DATASET EXCERPTS:
______
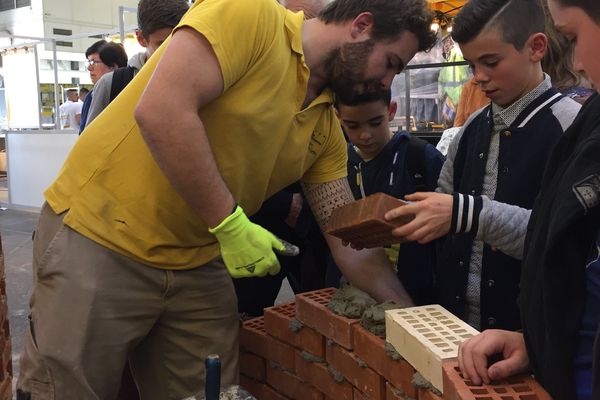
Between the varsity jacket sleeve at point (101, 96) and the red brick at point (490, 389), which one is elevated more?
the varsity jacket sleeve at point (101, 96)

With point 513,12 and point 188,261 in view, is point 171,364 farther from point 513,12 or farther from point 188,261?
point 513,12

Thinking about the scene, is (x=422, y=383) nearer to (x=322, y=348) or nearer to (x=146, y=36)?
(x=322, y=348)

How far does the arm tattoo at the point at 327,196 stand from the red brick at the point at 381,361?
0.59 meters

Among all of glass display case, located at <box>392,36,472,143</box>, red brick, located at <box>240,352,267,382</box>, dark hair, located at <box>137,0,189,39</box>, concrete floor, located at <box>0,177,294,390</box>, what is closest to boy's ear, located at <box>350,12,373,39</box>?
red brick, located at <box>240,352,267,382</box>

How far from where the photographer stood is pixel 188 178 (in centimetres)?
157

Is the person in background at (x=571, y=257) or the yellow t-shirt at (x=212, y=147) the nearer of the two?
the person in background at (x=571, y=257)

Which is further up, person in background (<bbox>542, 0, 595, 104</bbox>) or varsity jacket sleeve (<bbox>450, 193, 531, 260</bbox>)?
person in background (<bbox>542, 0, 595, 104</bbox>)

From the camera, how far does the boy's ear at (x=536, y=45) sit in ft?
6.05

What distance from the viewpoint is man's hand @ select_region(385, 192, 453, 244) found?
1.54 metres

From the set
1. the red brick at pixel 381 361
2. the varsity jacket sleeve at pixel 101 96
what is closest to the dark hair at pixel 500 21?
the red brick at pixel 381 361

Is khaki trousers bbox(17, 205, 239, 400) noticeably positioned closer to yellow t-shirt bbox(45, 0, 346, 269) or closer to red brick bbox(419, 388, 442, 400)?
yellow t-shirt bbox(45, 0, 346, 269)

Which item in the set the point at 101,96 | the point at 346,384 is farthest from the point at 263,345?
the point at 101,96

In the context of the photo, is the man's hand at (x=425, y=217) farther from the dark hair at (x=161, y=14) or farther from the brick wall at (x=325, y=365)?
the dark hair at (x=161, y=14)

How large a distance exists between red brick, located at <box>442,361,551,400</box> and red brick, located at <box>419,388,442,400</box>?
2.3 inches
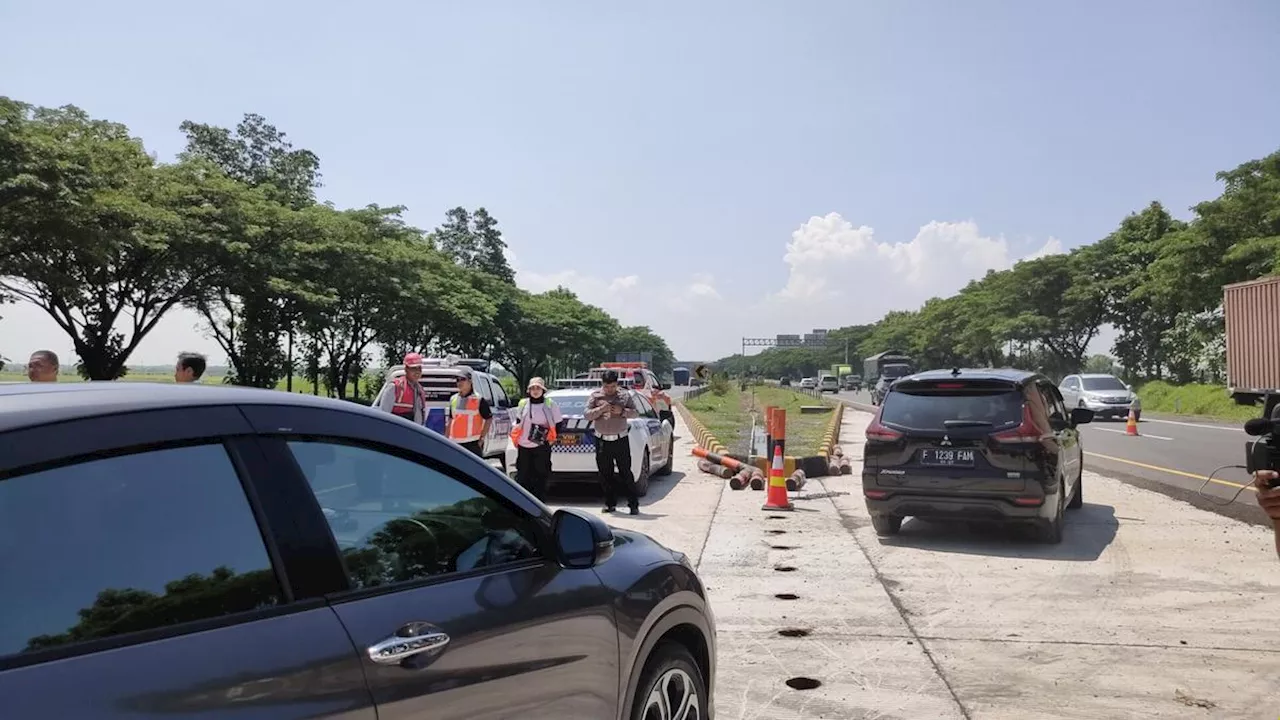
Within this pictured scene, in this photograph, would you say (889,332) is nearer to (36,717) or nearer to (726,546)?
(726,546)

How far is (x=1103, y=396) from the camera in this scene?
94.8 ft

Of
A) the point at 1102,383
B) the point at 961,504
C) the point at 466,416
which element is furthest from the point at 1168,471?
the point at 1102,383

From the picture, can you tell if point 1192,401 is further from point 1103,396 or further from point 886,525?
point 886,525

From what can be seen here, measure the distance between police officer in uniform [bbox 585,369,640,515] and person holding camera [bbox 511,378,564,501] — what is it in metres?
0.55

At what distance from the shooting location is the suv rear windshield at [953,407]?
→ 27.7 feet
______
PROBLEM STATEMENT: Reproduce every row above word for word, leaving out the pictures.

RESULT:
Between the varsity jacket sleeve at point (101, 96) and the red brick at point (490, 389), which one is elevated more?
the varsity jacket sleeve at point (101, 96)

With point 513,12 and point 188,261 in view, is point 171,364 farther from point 513,12 or farther from point 188,261?
point 513,12

Thinking about the scene, is (x=422, y=383) nearer to (x=322, y=348) or nearer to (x=146, y=36)?
(x=322, y=348)

How far does the arm tattoo at the point at 327,196 stand from the red brick at the point at 381,361?
0.59 meters

Among all of glass display case, located at <box>392,36,472,143</box>, red brick, located at <box>240,352,267,382</box>, dark hair, located at <box>137,0,189,39</box>, concrete floor, located at <box>0,177,294,390</box>, what is closest to boy's ear, located at <box>350,12,373,39</box>?
red brick, located at <box>240,352,267,382</box>

How far from where the photographer stood is pixel 188 178 (in centimetres)?
157

Is the person in background at (x=571, y=257) or the yellow t-shirt at (x=212, y=147) the nearer of the two?
the person in background at (x=571, y=257)

Which is further up, person in background (<bbox>542, 0, 595, 104</bbox>) or varsity jacket sleeve (<bbox>450, 193, 531, 260</bbox>)?
person in background (<bbox>542, 0, 595, 104</bbox>)

From the camera, how far does the boy's ear at (x=536, y=45) sit in ft?
6.05

What distance from the viewpoint is man's hand @ select_region(385, 192, 453, 244) found?
1.54 metres

From the set
1. the red brick at pixel 381 361
2. the varsity jacket sleeve at pixel 101 96
what is closest to the dark hair at pixel 500 21?
the red brick at pixel 381 361

Is khaki trousers bbox(17, 205, 239, 400) noticeably positioned closer to yellow t-shirt bbox(45, 0, 346, 269) or closer to red brick bbox(419, 388, 442, 400)?
yellow t-shirt bbox(45, 0, 346, 269)

Which item in the set the point at 101,96 | the point at 346,384 is farthest from the point at 263,345?
the point at 101,96

In the context of the photo, is the man's hand at (x=425, y=217) farther from the dark hair at (x=161, y=14) or farther from the brick wall at (x=325, y=365)?
the dark hair at (x=161, y=14)

How large a distance exists between red brick, located at <box>442,361,551,400</box> and red brick, located at <box>419,388,442,400</box>?
2.3 inches
Within this pictured scene, in this photograph, would you say (889,332) is nearer to (36,717) or nearer to (726,546)?
(726,546)

How far is (x=1103, y=396) from the camera in this scene?
94.8 ft

Of
A) the point at 1102,383
B) the point at 961,504
C) the point at 466,416
which element is furthest from the point at 1168,471?
the point at 1102,383

From the picture, can you tell if point 1192,401 is further from point 1103,396 or further from point 886,525?
point 886,525

From what can be seen here, measure the distance between police officer in uniform [bbox 585,369,640,515] and person holding camera [bbox 511,378,564,501] — what is it in metres?
0.55

At what distance from the shooting location is the suv rear windshield at [953,407]?
→ 27.7 feet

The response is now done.